-------- INPUT

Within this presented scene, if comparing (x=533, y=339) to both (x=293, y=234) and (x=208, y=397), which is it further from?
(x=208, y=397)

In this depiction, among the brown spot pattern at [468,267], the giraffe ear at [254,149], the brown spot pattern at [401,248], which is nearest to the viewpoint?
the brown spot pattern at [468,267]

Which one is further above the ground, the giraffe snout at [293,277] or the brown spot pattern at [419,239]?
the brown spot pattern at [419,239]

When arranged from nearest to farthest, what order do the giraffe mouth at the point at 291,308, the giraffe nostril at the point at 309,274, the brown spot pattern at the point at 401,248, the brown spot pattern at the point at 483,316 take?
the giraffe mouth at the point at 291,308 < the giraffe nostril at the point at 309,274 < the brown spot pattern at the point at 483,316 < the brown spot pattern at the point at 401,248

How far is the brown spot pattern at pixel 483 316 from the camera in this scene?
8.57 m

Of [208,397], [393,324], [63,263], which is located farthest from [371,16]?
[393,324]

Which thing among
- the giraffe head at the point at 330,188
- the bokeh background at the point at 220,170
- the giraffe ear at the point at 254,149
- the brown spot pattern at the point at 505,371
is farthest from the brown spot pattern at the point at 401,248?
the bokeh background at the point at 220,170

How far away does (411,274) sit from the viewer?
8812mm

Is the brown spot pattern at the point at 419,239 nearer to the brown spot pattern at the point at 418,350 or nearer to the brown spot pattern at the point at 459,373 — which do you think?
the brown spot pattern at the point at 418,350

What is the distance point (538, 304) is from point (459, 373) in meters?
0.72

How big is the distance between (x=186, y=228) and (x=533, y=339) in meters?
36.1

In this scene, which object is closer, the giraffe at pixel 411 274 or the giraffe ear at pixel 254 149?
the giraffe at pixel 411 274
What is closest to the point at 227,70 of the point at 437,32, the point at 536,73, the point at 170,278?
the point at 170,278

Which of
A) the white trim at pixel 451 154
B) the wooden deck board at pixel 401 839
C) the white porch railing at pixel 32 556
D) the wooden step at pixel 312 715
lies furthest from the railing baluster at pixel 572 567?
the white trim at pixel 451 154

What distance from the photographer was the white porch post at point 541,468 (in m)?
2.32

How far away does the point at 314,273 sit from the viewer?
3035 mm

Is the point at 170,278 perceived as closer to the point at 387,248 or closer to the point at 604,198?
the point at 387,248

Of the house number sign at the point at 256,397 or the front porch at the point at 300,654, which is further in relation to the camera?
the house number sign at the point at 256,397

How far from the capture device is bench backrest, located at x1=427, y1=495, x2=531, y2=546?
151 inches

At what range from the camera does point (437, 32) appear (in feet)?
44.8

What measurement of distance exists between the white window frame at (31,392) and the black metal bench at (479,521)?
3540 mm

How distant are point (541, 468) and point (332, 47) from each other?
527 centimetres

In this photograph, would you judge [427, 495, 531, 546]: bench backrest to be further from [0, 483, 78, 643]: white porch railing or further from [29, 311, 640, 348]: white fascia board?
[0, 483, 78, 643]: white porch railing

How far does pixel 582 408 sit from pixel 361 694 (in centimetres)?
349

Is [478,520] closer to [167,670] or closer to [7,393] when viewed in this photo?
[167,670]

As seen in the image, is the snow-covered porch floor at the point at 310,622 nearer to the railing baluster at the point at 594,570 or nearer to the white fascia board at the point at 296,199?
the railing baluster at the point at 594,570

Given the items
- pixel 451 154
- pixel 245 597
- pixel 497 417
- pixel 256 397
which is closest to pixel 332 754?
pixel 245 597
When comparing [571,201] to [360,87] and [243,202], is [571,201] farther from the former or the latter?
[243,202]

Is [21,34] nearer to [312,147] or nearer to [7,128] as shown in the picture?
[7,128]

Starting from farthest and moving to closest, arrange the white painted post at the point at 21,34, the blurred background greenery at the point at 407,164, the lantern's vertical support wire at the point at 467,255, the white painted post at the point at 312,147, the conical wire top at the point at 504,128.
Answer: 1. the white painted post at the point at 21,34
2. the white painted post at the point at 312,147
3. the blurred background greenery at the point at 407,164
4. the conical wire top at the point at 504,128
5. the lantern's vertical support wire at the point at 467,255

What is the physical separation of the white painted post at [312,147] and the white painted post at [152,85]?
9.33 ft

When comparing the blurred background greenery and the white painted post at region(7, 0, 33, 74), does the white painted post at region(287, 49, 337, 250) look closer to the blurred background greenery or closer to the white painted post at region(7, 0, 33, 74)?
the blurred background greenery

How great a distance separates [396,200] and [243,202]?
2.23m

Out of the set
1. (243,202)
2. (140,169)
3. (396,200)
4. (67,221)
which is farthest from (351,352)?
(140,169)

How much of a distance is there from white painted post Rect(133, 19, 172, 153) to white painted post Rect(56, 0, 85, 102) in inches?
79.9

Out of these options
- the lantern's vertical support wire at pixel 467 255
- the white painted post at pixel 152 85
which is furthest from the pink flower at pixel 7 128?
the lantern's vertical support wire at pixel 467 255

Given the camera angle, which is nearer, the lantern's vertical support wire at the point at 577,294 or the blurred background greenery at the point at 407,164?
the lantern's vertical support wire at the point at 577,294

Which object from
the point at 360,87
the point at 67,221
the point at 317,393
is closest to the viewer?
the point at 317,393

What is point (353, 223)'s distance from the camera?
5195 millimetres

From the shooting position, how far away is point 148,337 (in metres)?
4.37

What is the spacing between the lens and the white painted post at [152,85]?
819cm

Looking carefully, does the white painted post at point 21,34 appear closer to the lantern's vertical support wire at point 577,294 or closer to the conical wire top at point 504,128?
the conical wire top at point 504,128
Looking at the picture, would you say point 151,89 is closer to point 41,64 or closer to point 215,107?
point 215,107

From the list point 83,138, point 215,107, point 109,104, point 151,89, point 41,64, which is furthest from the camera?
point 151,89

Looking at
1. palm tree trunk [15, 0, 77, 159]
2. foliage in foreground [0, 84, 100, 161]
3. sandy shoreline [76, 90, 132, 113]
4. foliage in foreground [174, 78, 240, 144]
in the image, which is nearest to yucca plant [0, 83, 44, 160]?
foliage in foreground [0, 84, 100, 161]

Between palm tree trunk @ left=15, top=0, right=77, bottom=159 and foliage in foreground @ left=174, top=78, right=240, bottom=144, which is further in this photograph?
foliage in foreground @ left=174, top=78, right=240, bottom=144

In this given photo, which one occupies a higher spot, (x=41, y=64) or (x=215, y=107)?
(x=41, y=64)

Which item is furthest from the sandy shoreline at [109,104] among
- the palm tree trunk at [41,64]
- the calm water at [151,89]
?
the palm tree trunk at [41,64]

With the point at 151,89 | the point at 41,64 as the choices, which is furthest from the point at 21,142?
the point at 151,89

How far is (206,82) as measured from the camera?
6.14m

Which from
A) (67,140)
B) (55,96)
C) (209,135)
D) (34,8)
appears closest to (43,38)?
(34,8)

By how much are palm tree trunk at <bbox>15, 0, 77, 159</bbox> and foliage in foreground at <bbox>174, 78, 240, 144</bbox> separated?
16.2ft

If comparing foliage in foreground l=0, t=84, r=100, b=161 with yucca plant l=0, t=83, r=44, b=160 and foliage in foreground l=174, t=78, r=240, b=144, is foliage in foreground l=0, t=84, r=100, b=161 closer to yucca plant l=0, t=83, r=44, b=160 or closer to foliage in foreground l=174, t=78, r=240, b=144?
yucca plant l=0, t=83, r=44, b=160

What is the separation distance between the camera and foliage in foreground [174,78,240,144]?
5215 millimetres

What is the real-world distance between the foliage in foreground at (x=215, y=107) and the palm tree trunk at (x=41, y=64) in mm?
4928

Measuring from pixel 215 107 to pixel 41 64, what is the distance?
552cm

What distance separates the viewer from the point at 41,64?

----------------

# [WHAT IS REQUIRED]
Reproduce every one of the records above, keeping each character and line break unchanged.

# [SOLUTION FOR THIS EXERCISE]
Within this presented scene, if comparing (x=533, y=339) to both (x=293, y=234) and (x=208, y=397), which is it further from?
(x=208, y=397)

In this depiction, among the brown spot pattern at [468,267], the giraffe ear at [254,149], the brown spot pattern at [401,248], which is nearest to the viewpoint?
the brown spot pattern at [468,267]

Which one is further above the ground, the giraffe snout at [293,277] or the brown spot pattern at [419,239]?
the brown spot pattern at [419,239]

When arranged from nearest to farthest, what order do the giraffe mouth at the point at 291,308, the giraffe nostril at the point at 309,274, the brown spot pattern at the point at 401,248, the brown spot pattern at the point at 483,316 take?
the giraffe mouth at the point at 291,308 < the giraffe nostril at the point at 309,274 < the brown spot pattern at the point at 483,316 < the brown spot pattern at the point at 401,248

How far is the brown spot pattern at pixel 483 316 from the camera in this scene?
8.57 m

Of [208,397], [393,324], [63,263], which is located farthest from [371,16]?
[393,324]

Which thing among
- the giraffe head at the point at 330,188
- the bokeh background at the point at 220,170
- the giraffe ear at the point at 254,149
- the brown spot pattern at the point at 505,371
is farthest from the brown spot pattern at the point at 401,248?
the bokeh background at the point at 220,170

How far away does (411,274) sit from the viewer?
8812mm

Is the brown spot pattern at the point at 419,239 nearer to the brown spot pattern at the point at 418,350 or nearer to the brown spot pattern at the point at 459,373 — which do you think?
the brown spot pattern at the point at 418,350

What is the distance point (538, 304) is from point (459, 373) in meters?
0.72

How big is the distance between (x=186, y=228) and (x=533, y=339) in meters?
36.1

In this scene, which object is closer, the giraffe at pixel 411 274 or the giraffe ear at pixel 254 149?
the giraffe at pixel 411 274
What is closest to the point at 227,70 of the point at 437,32, the point at 536,73, the point at 170,278?
the point at 170,278

Which of
A) the white trim at pixel 451 154
B) the wooden deck board at pixel 401 839
C) the white porch railing at pixel 32 556
D) the wooden step at pixel 312 715
lies furthest from the railing baluster at pixel 572 567?
the white trim at pixel 451 154

What distance from the photographer was the white porch post at point 541,468 (in m)?
2.32

How far away does the point at 314,273 sit from the viewer?
3035 mm

Is the point at 170,278 perceived as closer to the point at 387,248 or closer to the point at 604,198?
the point at 387,248

Of the house number sign at the point at 256,397 or the front porch at the point at 300,654, which is further in relation to the camera?
the house number sign at the point at 256,397

How far from the capture device is bench backrest, located at x1=427, y1=495, x2=531, y2=546?
151 inches

At what range from the camera does point (437, 32) appear (in feet)?
44.8

What measurement of distance exists between the white window frame at (31,392) and the black metal bench at (479,521)?
3540 mm

How distant are point (541, 468) and point (332, 47) from each other?
527 centimetres

In this photograph, would you judge [427, 495, 531, 546]: bench backrest to be further from [0, 483, 78, 643]: white porch railing or further from [29, 311, 640, 348]: white fascia board?
[0, 483, 78, 643]: white porch railing

How far does pixel 582 408 sit from pixel 361 694 (in centimetres)?
349

Is [478,520] closer to [167,670] or closer to [7,393] when viewed in this photo?
[167,670]

As seen in the image, is the snow-covered porch floor at the point at 310,622 nearer to the railing baluster at the point at 594,570 or nearer to the white fascia board at the point at 296,199?
the railing baluster at the point at 594,570

Given the items
- pixel 451 154
- pixel 245 597
- pixel 497 417
- pixel 256 397
which is closest to pixel 332 754?
pixel 245 597
When comparing [571,201] to [360,87] and [243,202], is [571,201] farther from the former or the latter?
[243,202]

Is [21,34] nearer to [312,147] or nearer to [7,128] as shown in the picture?
[7,128]

Starting from farthest and moving to closest, arrange the white painted post at the point at 21,34, the blurred background greenery at the point at 407,164, the lantern's vertical support wire at the point at 467,255, the white painted post at the point at 312,147, the conical wire top at the point at 504,128.
Answer: 1. the white painted post at the point at 21,34
2. the white painted post at the point at 312,147
3. the blurred background greenery at the point at 407,164
4. the conical wire top at the point at 504,128
5. the lantern's vertical support wire at the point at 467,255

What is the physical separation of the white painted post at [312,147] and the white painted post at [152,85]?
9.33 ft

When comparing the blurred background greenery and the white painted post at region(7, 0, 33, 74), does the white painted post at region(287, 49, 337, 250) look closer to the blurred background greenery or closer to the white painted post at region(7, 0, 33, 74)?
the blurred background greenery

How great a distance separates [396,200] and [243,202]?
2.23m

Out of the set
1. (243,202)
2. (140,169)
3. (396,200)
4. (67,221)
which is farthest from (351,352)?
(140,169)

How much of a distance is there from white painted post Rect(133, 19, 172, 153) to white painted post Rect(56, 0, 85, 102) in inches?
79.9

Out of these options
- the lantern's vertical support wire at pixel 467 255
- the white painted post at pixel 152 85
which is furthest from the pink flower at pixel 7 128?
the lantern's vertical support wire at pixel 467 255

Given the camera angle, which is nearer, the lantern's vertical support wire at the point at 577,294 or the blurred background greenery at the point at 407,164?
the lantern's vertical support wire at the point at 577,294

Which object from
the point at 360,87
the point at 67,221
the point at 317,393
is closest to the viewer?
the point at 317,393

What is point (353, 223)'s distance from the camera?
5195 millimetres

From the shooting position, how far away is point 148,337 (in metres)?
4.37

What is the spacing between the lens and the white painted post at [152,85]?
819cm

Looking carefully, does the white painted post at point 21,34 appear closer to the lantern's vertical support wire at point 577,294 or closer to the conical wire top at point 504,128?
the conical wire top at point 504,128
Looking at the picture, would you say point 151,89 is closer to point 41,64 or closer to point 215,107?
point 215,107

From the list point 83,138, point 215,107, point 109,104, point 151,89, point 41,64, which is furthest from the camera?
point 151,89

Looking at
1. palm tree trunk [15, 0, 77, 159]
2. foliage in foreground [0, 84, 100, 161]
3. sandy shoreline [76, 90, 132, 113]
4. foliage in foreground [174, 78, 240, 144]
in the image, which is nearest to yucca plant [0, 83, 44, 160]?
foliage in foreground [0, 84, 100, 161]

Between palm tree trunk @ left=15, top=0, right=77, bottom=159 and foliage in foreground @ left=174, top=78, right=240, bottom=144, which is further in this photograph?
foliage in foreground @ left=174, top=78, right=240, bottom=144

In this given photo, which one occupies a higher spot, (x=41, y=64) or (x=215, y=107)?
(x=41, y=64)

Which item is furthest from the sandy shoreline at [109,104] among
- the palm tree trunk at [41,64]
- the calm water at [151,89]
?
the palm tree trunk at [41,64]

With the point at 151,89 | the point at 41,64 as the choices, which is furthest from the point at 21,142?
the point at 151,89

How far is (206,82) as measured from the camera?
6.14m

Which from
A) (67,140)
B) (55,96)
C) (209,135)
D) (34,8)
appears closest to (43,38)?
(34,8)

By how much are palm tree trunk at <bbox>15, 0, 77, 159</bbox> and foliage in foreground at <bbox>174, 78, 240, 144</bbox> separated?
16.2ft

If comparing foliage in foreground l=0, t=84, r=100, b=161 with yucca plant l=0, t=83, r=44, b=160 and foliage in foreground l=174, t=78, r=240, b=144, is foliage in foreground l=0, t=84, r=100, b=161 closer to yucca plant l=0, t=83, r=44, b=160 or closer to foliage in foreground l=174, t=78, r=240, b=144?
yucca plant l=0, t=83, r=44, b=160

What is the separation distance between the camera and foliage in foreground [174,78,240,144]?
5215 millimetres

What is the real-world distance between the foliage in foreground at (x=215, y=107) and the palm tree trunk at (x=41, y=64) in mm?
4928

Measuring from pixel 215 107 to pixel 41 64, what is the distance?
552cm

What distance separates the viewer from the point at 41,64?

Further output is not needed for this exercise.